▶ _DO THIS_: Convert the material from the line containing "What is the distance measured" through the line containing "(610,69) < (84,302)", both included, into a JSON list of strings with one string per line, skipping blank lines.

* * * *

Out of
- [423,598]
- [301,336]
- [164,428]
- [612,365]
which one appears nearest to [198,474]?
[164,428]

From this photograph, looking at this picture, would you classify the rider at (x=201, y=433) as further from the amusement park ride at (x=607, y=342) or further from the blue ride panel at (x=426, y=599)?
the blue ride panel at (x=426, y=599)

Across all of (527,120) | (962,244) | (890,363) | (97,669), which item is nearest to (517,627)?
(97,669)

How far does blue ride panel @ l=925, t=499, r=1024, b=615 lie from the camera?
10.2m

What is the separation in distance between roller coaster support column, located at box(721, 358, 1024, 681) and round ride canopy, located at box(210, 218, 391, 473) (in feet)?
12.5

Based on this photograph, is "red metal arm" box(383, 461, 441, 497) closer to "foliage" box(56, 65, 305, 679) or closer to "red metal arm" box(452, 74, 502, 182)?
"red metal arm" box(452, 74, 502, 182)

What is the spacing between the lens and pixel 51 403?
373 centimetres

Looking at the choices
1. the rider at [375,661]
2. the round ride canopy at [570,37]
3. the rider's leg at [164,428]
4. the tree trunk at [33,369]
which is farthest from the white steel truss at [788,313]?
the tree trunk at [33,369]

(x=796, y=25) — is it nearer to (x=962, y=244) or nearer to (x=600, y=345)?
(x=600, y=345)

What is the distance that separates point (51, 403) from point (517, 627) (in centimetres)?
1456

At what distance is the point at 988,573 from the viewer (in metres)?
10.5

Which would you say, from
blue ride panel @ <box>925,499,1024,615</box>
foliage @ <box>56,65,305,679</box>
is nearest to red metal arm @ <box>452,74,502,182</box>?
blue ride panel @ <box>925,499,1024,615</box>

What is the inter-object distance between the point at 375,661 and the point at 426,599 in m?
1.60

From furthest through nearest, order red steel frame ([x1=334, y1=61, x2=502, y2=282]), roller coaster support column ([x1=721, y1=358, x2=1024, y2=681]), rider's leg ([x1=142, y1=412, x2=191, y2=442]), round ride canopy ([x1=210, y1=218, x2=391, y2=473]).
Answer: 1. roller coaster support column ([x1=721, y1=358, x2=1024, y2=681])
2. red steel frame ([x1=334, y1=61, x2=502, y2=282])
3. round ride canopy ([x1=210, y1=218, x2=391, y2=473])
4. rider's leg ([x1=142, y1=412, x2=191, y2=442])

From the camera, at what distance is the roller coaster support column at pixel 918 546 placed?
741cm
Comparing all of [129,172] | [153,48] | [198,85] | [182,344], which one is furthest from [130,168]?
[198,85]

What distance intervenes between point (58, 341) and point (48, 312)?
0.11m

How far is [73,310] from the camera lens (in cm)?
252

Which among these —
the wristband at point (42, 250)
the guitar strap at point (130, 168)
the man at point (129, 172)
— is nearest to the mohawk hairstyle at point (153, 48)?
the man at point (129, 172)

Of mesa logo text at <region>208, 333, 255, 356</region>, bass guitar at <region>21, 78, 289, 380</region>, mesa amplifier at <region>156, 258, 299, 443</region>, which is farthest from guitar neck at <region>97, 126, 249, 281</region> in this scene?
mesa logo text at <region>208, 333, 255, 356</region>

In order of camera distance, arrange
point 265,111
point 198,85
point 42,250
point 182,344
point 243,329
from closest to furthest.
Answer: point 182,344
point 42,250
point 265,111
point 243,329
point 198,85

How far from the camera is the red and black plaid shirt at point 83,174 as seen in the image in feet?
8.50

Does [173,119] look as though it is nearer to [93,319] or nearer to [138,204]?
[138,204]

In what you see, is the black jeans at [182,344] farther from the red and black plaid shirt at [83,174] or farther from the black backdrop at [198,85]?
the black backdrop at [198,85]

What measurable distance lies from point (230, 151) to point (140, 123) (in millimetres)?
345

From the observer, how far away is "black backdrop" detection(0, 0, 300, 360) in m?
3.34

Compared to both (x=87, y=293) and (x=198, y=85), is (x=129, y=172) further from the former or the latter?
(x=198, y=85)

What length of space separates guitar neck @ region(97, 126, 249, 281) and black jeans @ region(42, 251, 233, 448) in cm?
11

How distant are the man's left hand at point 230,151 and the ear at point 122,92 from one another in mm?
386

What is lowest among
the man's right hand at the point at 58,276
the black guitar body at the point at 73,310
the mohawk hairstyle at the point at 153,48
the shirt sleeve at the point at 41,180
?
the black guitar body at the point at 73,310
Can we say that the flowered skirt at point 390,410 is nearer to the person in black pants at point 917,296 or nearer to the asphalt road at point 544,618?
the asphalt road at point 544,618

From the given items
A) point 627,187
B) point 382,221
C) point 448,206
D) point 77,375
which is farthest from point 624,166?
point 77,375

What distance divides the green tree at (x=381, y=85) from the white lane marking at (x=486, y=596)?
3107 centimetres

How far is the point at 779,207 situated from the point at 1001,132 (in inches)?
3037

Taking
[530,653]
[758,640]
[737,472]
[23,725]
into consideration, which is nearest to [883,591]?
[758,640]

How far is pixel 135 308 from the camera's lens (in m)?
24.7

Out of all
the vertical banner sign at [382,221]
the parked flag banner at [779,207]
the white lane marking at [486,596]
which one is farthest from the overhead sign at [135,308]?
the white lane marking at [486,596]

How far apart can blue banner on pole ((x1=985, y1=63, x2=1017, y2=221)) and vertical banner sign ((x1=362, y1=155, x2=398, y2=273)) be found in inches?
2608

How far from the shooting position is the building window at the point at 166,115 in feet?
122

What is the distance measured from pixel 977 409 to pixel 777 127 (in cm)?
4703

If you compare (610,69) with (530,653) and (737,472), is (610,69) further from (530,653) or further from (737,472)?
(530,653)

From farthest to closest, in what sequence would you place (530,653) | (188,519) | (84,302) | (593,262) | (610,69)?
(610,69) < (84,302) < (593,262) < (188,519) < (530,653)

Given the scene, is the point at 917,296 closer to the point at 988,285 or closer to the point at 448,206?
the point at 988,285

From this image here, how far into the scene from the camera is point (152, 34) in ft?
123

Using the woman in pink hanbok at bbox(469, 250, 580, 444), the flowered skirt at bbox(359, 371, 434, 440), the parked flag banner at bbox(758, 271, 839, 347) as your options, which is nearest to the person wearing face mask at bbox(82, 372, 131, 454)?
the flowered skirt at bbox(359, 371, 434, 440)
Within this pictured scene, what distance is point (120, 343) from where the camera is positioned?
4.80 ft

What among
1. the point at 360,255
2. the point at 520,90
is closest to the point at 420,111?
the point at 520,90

* * * *

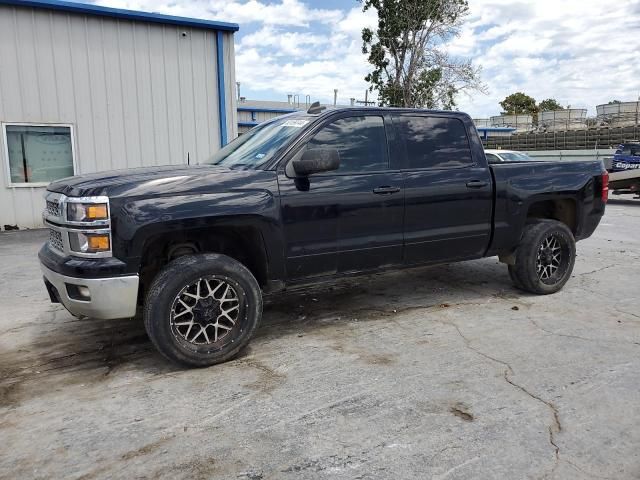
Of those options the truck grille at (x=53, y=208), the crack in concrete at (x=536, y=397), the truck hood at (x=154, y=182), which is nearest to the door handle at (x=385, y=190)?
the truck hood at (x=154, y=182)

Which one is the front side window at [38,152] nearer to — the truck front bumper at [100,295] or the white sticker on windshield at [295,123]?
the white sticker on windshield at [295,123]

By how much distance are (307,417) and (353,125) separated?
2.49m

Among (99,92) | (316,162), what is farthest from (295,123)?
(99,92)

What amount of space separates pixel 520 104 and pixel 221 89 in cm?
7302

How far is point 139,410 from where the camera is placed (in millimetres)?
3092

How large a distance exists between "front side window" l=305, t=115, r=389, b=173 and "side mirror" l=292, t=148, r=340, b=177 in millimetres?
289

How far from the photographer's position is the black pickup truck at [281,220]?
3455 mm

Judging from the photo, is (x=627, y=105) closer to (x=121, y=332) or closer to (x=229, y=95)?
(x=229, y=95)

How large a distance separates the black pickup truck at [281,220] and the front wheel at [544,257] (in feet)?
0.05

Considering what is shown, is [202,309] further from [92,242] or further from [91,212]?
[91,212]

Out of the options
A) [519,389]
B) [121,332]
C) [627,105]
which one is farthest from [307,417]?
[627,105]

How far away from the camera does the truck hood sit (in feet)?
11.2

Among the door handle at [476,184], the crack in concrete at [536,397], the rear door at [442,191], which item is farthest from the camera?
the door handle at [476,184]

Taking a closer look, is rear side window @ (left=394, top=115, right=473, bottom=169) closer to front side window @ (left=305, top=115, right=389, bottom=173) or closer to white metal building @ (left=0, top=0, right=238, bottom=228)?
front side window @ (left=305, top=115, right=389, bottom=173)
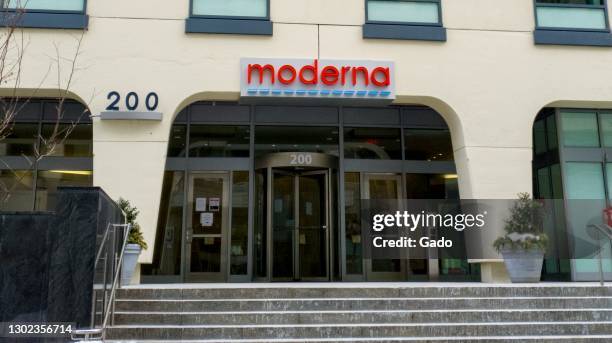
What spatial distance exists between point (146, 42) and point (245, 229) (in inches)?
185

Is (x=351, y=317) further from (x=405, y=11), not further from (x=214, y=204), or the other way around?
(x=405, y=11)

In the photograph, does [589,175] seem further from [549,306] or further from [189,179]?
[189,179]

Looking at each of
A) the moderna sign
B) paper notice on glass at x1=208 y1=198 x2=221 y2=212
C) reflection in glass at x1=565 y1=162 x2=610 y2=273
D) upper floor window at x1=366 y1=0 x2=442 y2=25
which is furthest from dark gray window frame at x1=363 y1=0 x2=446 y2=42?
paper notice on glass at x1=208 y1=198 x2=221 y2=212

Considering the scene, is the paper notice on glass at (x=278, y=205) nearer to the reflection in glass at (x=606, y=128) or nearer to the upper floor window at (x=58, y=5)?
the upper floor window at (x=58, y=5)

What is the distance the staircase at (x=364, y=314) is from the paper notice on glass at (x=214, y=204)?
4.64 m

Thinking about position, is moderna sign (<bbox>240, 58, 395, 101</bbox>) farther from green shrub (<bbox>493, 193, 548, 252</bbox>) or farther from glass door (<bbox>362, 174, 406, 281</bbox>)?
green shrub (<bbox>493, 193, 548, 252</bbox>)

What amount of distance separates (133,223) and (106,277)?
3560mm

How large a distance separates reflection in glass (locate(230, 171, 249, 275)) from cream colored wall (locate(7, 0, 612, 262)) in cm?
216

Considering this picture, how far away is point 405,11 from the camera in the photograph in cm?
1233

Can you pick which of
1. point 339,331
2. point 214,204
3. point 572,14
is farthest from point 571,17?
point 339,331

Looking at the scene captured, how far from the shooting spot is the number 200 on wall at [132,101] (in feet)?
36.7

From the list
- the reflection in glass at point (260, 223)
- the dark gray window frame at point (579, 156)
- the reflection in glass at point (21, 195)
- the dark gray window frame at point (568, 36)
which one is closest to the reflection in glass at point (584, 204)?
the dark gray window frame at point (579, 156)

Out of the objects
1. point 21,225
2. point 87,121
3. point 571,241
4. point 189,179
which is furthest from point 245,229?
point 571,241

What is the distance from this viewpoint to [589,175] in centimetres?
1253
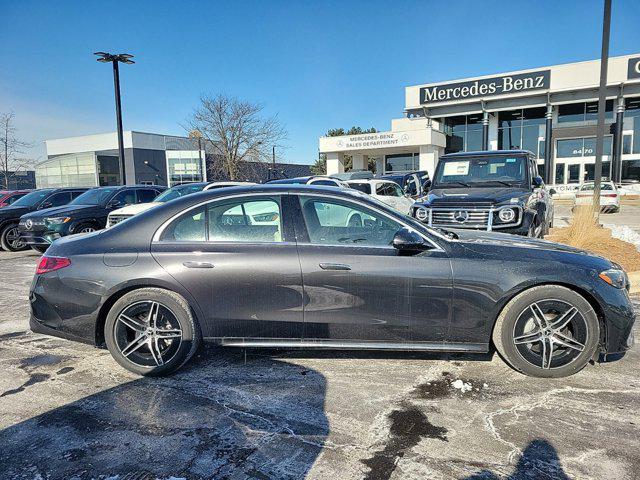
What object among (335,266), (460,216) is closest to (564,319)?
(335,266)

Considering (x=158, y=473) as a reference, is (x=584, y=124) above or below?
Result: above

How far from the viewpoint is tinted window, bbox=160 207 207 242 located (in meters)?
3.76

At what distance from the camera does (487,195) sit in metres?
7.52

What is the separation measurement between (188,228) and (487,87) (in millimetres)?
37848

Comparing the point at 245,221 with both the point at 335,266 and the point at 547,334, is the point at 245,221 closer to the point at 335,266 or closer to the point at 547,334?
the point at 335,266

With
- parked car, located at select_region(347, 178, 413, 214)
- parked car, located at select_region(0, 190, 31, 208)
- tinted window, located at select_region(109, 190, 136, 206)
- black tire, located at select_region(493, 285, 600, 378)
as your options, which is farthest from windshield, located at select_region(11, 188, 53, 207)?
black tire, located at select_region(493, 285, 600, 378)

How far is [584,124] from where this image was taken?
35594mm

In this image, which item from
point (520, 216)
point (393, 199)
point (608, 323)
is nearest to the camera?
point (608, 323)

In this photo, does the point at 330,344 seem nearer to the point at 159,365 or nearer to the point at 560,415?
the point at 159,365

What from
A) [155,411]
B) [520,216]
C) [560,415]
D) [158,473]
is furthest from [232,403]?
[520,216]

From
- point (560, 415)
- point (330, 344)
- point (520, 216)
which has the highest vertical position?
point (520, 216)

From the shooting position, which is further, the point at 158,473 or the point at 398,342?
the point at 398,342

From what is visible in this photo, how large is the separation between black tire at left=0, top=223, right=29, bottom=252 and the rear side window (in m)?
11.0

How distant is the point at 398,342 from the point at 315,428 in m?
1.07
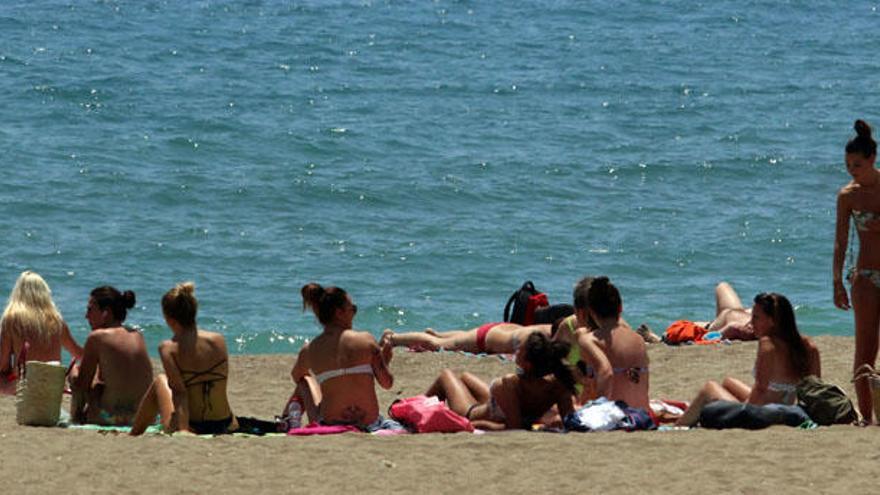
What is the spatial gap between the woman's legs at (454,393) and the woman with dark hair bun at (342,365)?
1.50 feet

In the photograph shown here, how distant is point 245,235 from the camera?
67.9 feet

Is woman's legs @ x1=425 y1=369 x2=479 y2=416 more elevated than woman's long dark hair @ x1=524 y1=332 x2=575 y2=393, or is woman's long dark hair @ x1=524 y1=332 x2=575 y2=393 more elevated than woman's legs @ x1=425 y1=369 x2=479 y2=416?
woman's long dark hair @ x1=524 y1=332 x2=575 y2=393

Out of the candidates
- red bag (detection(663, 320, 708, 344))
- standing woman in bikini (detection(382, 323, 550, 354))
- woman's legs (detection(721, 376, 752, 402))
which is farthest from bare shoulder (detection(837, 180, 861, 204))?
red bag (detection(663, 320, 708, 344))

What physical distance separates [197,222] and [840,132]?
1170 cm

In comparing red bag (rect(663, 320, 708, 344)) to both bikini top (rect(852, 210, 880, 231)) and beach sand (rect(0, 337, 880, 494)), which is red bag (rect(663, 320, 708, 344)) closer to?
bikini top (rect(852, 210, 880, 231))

* * * *

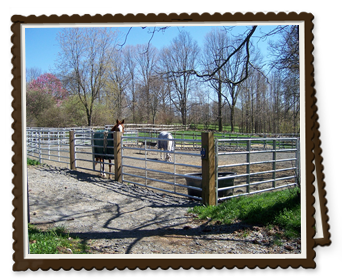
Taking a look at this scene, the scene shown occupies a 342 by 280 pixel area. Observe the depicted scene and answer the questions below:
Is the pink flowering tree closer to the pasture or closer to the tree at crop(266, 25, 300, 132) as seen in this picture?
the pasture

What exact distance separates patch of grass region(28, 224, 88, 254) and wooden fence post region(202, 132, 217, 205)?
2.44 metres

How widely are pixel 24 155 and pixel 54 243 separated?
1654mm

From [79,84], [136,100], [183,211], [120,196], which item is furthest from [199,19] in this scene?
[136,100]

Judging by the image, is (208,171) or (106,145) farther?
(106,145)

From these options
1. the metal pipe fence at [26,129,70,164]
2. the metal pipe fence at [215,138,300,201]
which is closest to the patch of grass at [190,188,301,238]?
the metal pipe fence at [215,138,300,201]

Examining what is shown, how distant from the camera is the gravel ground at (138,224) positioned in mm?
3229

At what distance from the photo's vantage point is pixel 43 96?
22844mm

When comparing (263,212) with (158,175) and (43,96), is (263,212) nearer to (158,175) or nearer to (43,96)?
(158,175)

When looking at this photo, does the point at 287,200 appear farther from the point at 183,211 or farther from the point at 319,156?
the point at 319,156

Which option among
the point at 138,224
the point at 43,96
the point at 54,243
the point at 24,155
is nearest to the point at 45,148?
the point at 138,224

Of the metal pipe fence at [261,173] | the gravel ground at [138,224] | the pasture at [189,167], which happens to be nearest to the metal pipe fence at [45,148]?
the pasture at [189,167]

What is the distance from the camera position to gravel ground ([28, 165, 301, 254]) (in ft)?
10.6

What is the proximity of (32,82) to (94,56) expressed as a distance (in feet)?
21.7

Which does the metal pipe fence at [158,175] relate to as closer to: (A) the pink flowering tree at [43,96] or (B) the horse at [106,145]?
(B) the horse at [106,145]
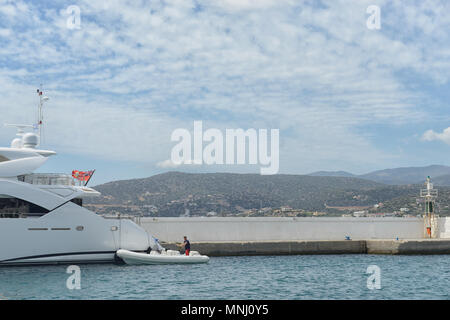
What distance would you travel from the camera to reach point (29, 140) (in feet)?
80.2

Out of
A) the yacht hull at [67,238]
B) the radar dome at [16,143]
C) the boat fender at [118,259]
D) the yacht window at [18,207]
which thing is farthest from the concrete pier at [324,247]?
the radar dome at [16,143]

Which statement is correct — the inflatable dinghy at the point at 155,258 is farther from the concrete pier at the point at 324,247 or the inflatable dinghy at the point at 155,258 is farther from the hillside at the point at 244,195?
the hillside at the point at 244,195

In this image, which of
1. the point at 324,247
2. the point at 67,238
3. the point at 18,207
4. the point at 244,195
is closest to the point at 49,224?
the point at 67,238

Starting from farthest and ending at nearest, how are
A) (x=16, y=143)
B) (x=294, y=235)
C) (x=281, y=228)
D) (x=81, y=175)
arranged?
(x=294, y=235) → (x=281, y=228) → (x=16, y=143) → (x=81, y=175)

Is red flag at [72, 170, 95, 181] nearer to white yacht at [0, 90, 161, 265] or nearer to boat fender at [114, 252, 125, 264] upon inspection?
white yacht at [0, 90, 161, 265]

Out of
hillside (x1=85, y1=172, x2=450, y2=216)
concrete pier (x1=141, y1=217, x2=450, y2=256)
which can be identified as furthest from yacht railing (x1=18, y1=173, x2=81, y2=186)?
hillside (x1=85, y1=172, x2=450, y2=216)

* * * *

▶ _SOLUTION FOR THIS PROBLEM_:
[
  "What is the distance measured from pixel 977 409 to pixel 777 127 (in cm)?",
  "4703",
  "If you compare (610,69) with (530,653) and (737,472), is (610,69) further from (530,653) or further from (737,472)?",
  "(530,653)",
  "From farthest to closest, in what sequence would you place (530,653) | (188,519) | (84,302) | (593,262) | (610,69)?",
  "(610,69) < (84,302) < (593,262) < (188,519) < (530,653)"
]